- Location: Warren / Edmonson counties, Kentucky, United States
- Coordinates: 37°09′00″N 86°23′11″W﻿ / ﻿37.15000°N 86.38639°W
- Lake type: reservoir
- Basin countries: United States
- Surface area: 135 acres (55 ha)
- Surface elevation: 433 ft (132 m)

= Shanty Hollow Lake =

Shanty Hollow Lake is a 135 acre reservoir mostly in Warren County, Kentucky, but also extending into Edmonson County. It was constructed in 1949, and has opened for fishing in 1951. The lake is located approximately 17 mi north of Bowling Green and is used for fishing. Fish which may be taken from the lake include largemouth bass, bluegill, redear sunfish, black crappie, white crappie, warmouth, channel catfish, and common carp. Shanty Hollow Lake is a man-made lake, created by the damming of Clay Lick Creek, which is a tributary of the nearby Green River.

Warmouth or Walleye have not been seen in this lake for years.

It is a lake fed by both stream and spring.

Shanty Hollow has a unique sandstone geology, underlying shale and subsequent limestone. It is popular with the local population for rock climbing and rappelling. It has a waterfall and a spring. Most of the land surrounding the lake is privately owned. There are many fossil molds and impressions of wood and bark structures in the sandstone facies, and many of these have been replaced with iron concretions.

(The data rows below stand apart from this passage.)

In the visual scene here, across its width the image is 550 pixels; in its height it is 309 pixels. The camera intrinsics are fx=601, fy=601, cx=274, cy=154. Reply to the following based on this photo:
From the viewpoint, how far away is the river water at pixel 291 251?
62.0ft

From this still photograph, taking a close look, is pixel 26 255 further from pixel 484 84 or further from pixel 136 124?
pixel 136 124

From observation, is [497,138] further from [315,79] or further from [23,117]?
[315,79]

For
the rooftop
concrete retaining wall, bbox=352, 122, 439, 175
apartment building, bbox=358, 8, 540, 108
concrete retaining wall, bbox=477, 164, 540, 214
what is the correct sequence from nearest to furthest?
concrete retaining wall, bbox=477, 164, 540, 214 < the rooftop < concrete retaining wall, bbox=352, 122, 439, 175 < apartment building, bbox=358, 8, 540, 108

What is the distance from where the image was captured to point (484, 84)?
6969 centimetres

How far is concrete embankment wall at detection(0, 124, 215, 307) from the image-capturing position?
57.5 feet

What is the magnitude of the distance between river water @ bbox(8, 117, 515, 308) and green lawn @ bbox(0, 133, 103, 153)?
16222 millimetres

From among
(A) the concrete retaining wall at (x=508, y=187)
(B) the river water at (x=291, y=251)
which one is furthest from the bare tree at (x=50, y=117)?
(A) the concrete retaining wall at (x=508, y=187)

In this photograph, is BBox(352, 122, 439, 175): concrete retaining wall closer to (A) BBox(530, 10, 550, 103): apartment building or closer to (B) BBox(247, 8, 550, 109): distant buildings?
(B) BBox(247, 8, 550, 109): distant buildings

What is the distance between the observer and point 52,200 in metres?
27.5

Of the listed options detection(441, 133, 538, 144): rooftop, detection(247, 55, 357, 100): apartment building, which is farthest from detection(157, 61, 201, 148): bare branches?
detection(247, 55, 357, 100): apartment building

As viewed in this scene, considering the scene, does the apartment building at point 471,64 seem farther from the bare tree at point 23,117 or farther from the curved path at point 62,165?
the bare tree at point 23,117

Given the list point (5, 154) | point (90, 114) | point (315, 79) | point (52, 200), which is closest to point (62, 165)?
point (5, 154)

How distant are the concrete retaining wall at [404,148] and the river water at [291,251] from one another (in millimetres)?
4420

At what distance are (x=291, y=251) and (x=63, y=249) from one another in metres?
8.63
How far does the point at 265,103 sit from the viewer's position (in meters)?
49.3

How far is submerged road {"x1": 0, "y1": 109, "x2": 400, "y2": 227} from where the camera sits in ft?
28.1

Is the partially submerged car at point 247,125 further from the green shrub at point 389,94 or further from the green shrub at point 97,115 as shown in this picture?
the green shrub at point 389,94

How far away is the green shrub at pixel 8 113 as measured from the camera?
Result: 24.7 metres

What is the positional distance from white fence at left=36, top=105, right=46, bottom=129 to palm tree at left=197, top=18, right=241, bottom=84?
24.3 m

The lake has a boat ramp and parking area that are in general to major disrepair. Trash and stray or drop off animals are a continued problem due to the rural location of the lake. Vandalism is highly present in the parking area. The main trail is to the right of the parking area, leading down towards the sandstone bluffs and an area called White Buffalo; it is called this due to a pastel drawing of a white buffalo or wolf drawn on the palisades of a box type canyon. Multiple climbing routes are located along this trail with numerous rock shelters and boulders to climb. Further down, the trail gains elevation and leads to a unique section of rock where the water has carved a zig-zag of formations and least 12 feet deep and 30 feet long; this is known affectionately as the "Mini Grand Canyon". Past numerous dripping springs lies a 150 ft waterfall. This area is used as a free fall rappel area and has a picnic area. Across the creek are more sandstone bluffs and rock shelters that contain delicate wind formed structures in the sandstone known as honeycomb formations.

Shanty Hollow lake is considered one of the top ten most unusual and beautiful places in South Central Kentucky.